Prompt: When you retype the records that follow, keep each word as it is and drop any pictures.

Data to use:
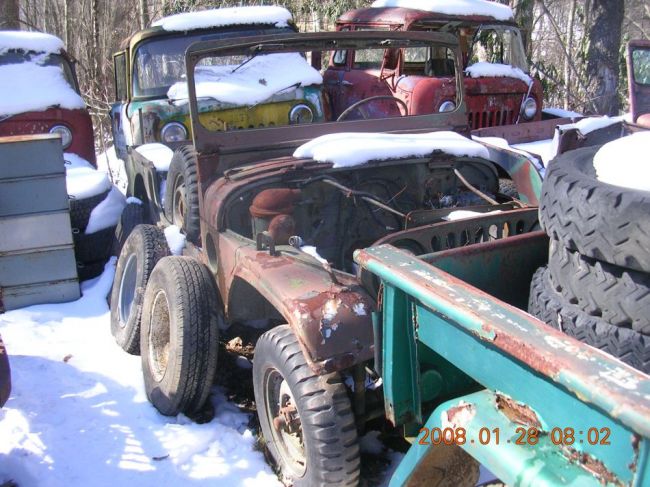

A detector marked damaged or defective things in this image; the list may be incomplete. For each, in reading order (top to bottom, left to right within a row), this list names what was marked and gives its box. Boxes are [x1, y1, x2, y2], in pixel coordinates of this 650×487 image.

rusty jeep body [332, 6, 544, 127]
rusty metal panel [0, 134, 79, 308]
rusty fender [223, 239, 374, 374]
rust spot [496, 394, 540, 428]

Answer space:
A detector marked damaged or defective things in this image; the list may be incomplete. For each, in reading order (top to bottom, left to right within a row), this list names what was marked and gives its box. Boxes are [x1, y1, x2, y2], in pixel coordinates of this 650×487 image.

rusty jeep body [332, 6, 544, 127]
rusty metal panel [0, 134, 79, 308]
rusty fender [223, 239, 374, 374]
rust spot [496, 394, 540, 428]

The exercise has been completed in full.